Herhalde edebiyat tarihinde, kurmacayı bir karakter yaratma sanatı olarak tanımlamış olsak, en çok bu iki yazarın yapıtlarını örnek veriyor olurduk. Nedir Tolstoy ve Shakespeare’de Eco ve Pamuk’tan ayrı olan şey? Bu sanatçıların yapıtlarında karakter bilginin sözcüsü değildir; ancak bilgiden de yoksun olduğu söylenemez. Bilgi, karakterin içinde yaşar ve kurmacanın sayfalarca süren ayrı boyutlarında, karakter bilgiyi hiçbir zaman bir ders kitabı berraklığında sunmaz; sunamaz. Yazgısının çelişkili aşamaları, değişken arzuları, yetersizlikleri ve tarihe gömülü olmanın ağırlığı karakteri bilgiyle tekdüze bir ilişki kurmaktan alıkoyar. Ne Piyer Bezuhov ne de Machbeth, Eco’nun dedektif rahibi kadar berrak değildir.

§ **Çözülecek Problemler**
- 1) Metne göre şu ifadeler doğru mudur? Her biri için "evet" ya da "hayır" deyin ve kararı belirleyen sözcükleri metinden aynen alıntılayın: (a) Tolstoy ve Shakespeare'in yapıtlarında karakter bilginin sözcüsüdür. (b) Karakter bilgiyi hiçbir zaman bir ders kitabı berraklığında sunmaz. (c) Piyer Bezuhov, Eco'nun dedektif rahibi kadar berraktır.
- 2) Metinde "Herhalde edebiyat tarihinde, kurmacayı" ile "kadar berrak değildir." arasındaki bölümü, ikisi de dahil olmak üzere yeniden yazın ve "ders kitabı" ifadesini "ansiklopedi" ile değiştirin.
Satırların bu çalışmayla hiçbir ilgisi yoktur.

§ **Listelenen Kayıtlar**
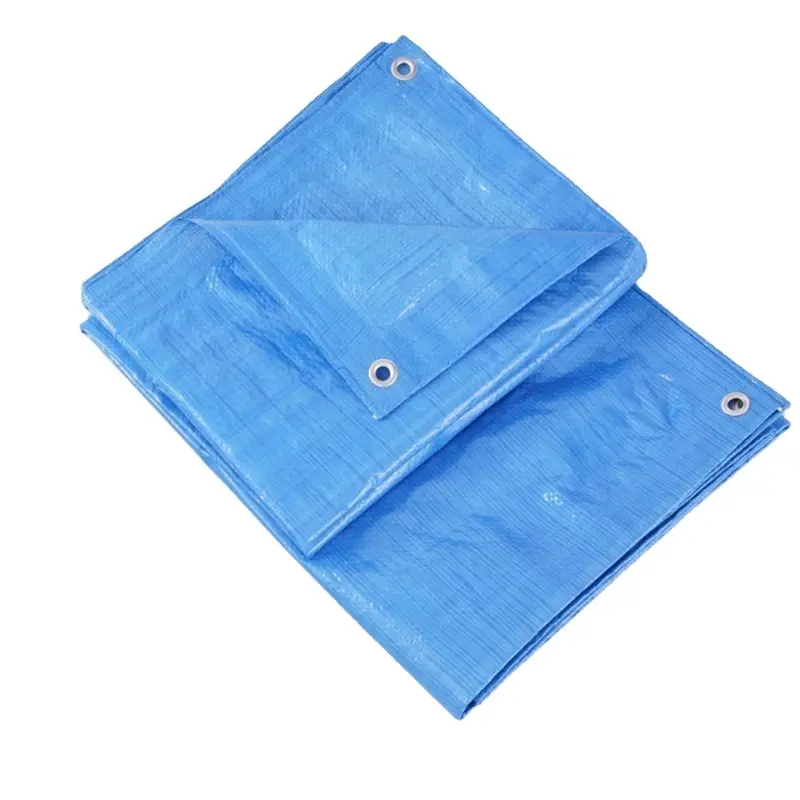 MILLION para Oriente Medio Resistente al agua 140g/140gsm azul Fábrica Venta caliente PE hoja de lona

* * *

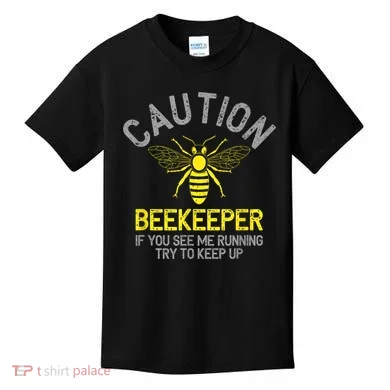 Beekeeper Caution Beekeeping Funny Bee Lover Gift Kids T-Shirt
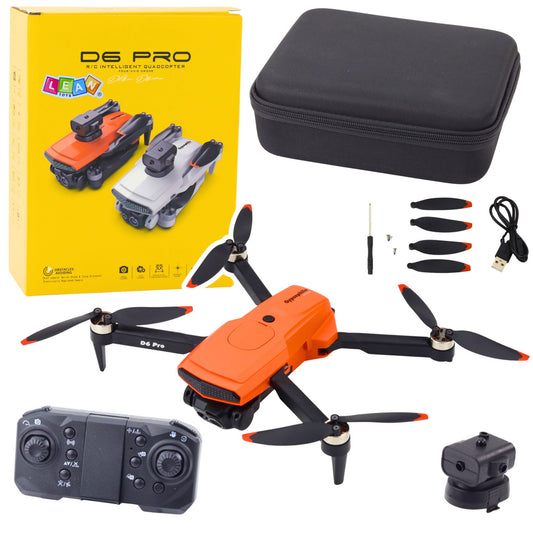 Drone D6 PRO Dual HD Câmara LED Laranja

§ **Görevlere Göre Çözümler**
- 1)
(a) Hayır: "Bu sanatçıların yapıtlarında karakter bilginin sözcüsü değildir"
(b) Evet: "karakter bilgiyi hiçbir zaman bir ders kitabı berraklığında sunmaz; sunamaz"
(c) Hayır: "Ne Piyer Bezuhov ne de Machbeth, Eco’nun dedektif rahibi kadar berrak değildir."

- 2)
Herhalde edebiyat tarihinde, kurmacayı bir karakter yaratma sanatı olarak tanımlamış olsak, en çok bu iki yazarın yapıtlarını örnek veriyor olurduk. Nedir Tolstoy ve Shakespeare’de Eco ve Pamuk’tan ayrı olan şey? Bu sanatçıların yapıtlarında karakter bilginin sözcüsü değildir; ancak bilgiden de yoksun olduğu söylenemez. Bilgi, karakterin içinde yaşar ve kurmacanın sayfalarca süren ayrı boyutlarında, karakter bilgiyi hiçbir zaman bir ansiklopedi berraklığında sunmaz; sunamaz. Yazgısının çelişkili aşamaları, değişken arzuları, yetersizlikleri ve tarihe gömülü olmanın ağırlığı karakteri bilgiyle tekdüze bir ilişki kurmaktan alıkoyar. Ne Piyer Bezuhov ne de Machbeth, Eco’nun dedektif rahibi kadar berrak değildir.